Мучительный жар жег мою промежность. И я никуда не мог от него деться.
– Зачем ты это сделал?!
На меня обрушился нестерпимый зуд, я мечтал сорвать с себя кожу, но руки не повиновались мне. Зуд оказался хуже боли. Сейчас я был бы рад чувствовать боль.
– Где она?!
Свет… звук… боль… жар… конвульсии… холод… падение… свет и боль… холод и падение, тошнота и звук…
– Любишь ли ты Господа?..
Жгучая жара и леденящий холод… боль, трещотки в голове, заставляющие кричать.

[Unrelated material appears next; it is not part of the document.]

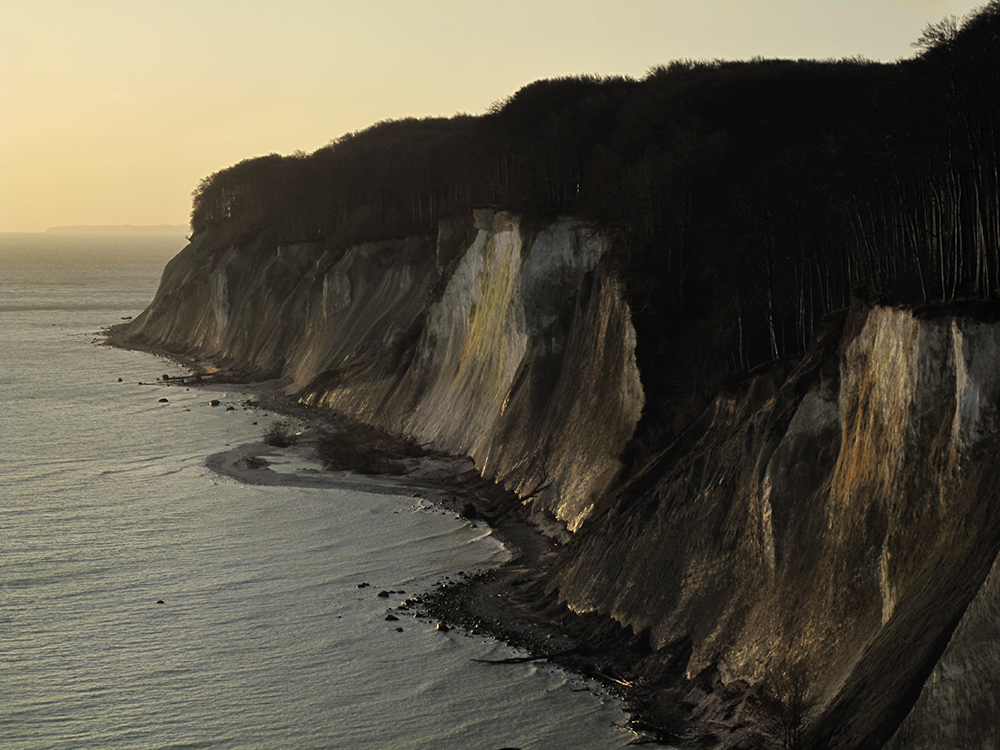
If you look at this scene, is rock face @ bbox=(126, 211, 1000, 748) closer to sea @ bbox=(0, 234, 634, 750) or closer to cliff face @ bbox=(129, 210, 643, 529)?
Answer: cliff face @ bbox=(129, 210, 643, 529)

– Куда ты ее дел? Кто был с тобой? Сдайся, спаси свою душу!
Боль и беспомощность перед поглощающей темнотой.
Я думаю, что потерял сознание.
Кто-то ударил меня по губам ладонью.
– Очнись, Джон Лайл, и сознайся! Тебя выдал Зебадия Джонс.
Я моргнул и ничего не ответил. Не было необходимости симулировать оцепенение, которого я не мог стряхнуть с себя. Но слова были страшны, и мозг мой старался осмыслить их. Зеб? Старина Зеб? Бедный старина Зеб! Неужели наши не успели обработать гипнозом и его тоже? Мне и в голову не пришло, что Зеб мог сознаться просто под пыткой. Я решил, что они умудрились вторгнуться в его подсознание. Умер ли он уже? Я понимал, что во все это втянул его я – вопреки его здравому смыслу. Я молился за его душу и молился, чтобы он простил меня.
Голова моя дернулась от новой пощечины.
– Очнись! Слышишь меня? Джонс выдал твои грехи.
– Выдал что? – пробормотал я.
Великий Инквизитор жестом приказал помощникам отойти и наклонил надо мной обеспокоенное доброе лицо.